Wayne gets $40k grant for trails at county park
February 15, 2012 —
The first phase of a property-wide trail system at the county park will be started in the spring, according to Mike Wood of Woodland Design, a local design company.
Wood developed the master plan for the site a few years ago. This will be the first project in that plan.
Wood made a presentation of the trail design at the commissioners’ meeting on February 7. The official name of the park, which is located behind the county recycling and 911 Center on Route 652 in Berlin Township, is the Wayne County Recreational Complex.
The trail, which will be 1,500 linear feet, will circle around two soccer fields that exist there already.
“Many parents who bring their kids to soccer practice and another sport can use the trail while they wait for practice to end,” Wood said.
A unique feature of the trail will be the creation of nine activity stations that encourage walkers to perform a particular exercise, like doing 10 push-ups or other aerobic exercise, Wood said.
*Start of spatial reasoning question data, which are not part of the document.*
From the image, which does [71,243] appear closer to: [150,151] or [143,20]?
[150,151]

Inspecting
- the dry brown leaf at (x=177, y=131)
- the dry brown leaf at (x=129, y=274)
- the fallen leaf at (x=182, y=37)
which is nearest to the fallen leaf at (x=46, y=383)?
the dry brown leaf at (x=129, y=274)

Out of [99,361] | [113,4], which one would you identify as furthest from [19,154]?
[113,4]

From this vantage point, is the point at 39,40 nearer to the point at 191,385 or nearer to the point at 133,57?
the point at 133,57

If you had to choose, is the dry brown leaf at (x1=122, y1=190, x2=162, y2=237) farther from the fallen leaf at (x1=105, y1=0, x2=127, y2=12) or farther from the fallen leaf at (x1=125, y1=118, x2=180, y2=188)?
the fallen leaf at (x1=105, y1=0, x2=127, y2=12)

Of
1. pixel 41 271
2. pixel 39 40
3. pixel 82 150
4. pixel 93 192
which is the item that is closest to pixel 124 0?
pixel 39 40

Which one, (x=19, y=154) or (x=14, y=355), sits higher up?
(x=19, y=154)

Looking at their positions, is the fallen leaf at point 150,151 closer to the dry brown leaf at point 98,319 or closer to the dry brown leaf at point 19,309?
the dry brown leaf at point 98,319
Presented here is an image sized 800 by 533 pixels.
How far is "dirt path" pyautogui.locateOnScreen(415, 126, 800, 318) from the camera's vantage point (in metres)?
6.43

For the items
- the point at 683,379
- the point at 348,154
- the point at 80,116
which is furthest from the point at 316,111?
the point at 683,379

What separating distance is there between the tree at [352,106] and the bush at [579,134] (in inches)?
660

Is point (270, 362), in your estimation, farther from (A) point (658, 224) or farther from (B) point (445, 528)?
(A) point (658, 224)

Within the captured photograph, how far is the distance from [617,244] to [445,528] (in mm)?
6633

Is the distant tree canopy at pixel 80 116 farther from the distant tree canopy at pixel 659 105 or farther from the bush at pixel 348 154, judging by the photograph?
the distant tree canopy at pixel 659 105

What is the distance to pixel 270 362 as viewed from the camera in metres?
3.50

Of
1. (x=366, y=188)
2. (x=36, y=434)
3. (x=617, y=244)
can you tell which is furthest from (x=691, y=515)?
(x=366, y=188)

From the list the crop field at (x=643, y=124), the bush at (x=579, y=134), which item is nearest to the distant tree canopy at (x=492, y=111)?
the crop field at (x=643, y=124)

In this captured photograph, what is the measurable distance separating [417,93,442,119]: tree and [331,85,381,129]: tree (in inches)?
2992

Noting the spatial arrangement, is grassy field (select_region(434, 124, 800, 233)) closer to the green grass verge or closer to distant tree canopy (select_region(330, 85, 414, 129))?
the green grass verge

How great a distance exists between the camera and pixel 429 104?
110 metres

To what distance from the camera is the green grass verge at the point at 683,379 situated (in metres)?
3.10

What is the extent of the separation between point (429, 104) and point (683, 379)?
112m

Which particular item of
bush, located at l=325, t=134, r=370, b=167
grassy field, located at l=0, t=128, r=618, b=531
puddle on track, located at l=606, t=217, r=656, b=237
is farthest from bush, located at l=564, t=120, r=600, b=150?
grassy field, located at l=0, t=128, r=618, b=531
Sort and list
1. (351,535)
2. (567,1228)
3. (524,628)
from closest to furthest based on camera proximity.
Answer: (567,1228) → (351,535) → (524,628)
The trails can also be used for cross-county skiing and trail bikes.
This is a very popular concept in several community parks in the state, he said.
“The total cost of the project will be $80,000,” said Jim Martin, a private consultant who works with Wood on projects like this. “Forty thousand dollars will come from the Department of Conservation and Natural Resources (DCNR), $20,000 will come from the Community Development Block Grants (CDBG) and $20,000 from the county general fund.”
“This will kick-off a larger trail system at the site, which is planned,” Wood said. “There will be handicapped-accessible parking and the trail’s surface will be a stone-dust calcium mixture that’s easy to walk on, not like concrete.”
At the park, there will be trails for conservation, trails for recreation and places for essential services.
“No restrooms are in the plan, but there may be some in the future,” Wood said.
Once the bids are received, the construction will begin with a timeline of about 60-days for completion.
“This will get people wanting to have the entire trails completed,” he said.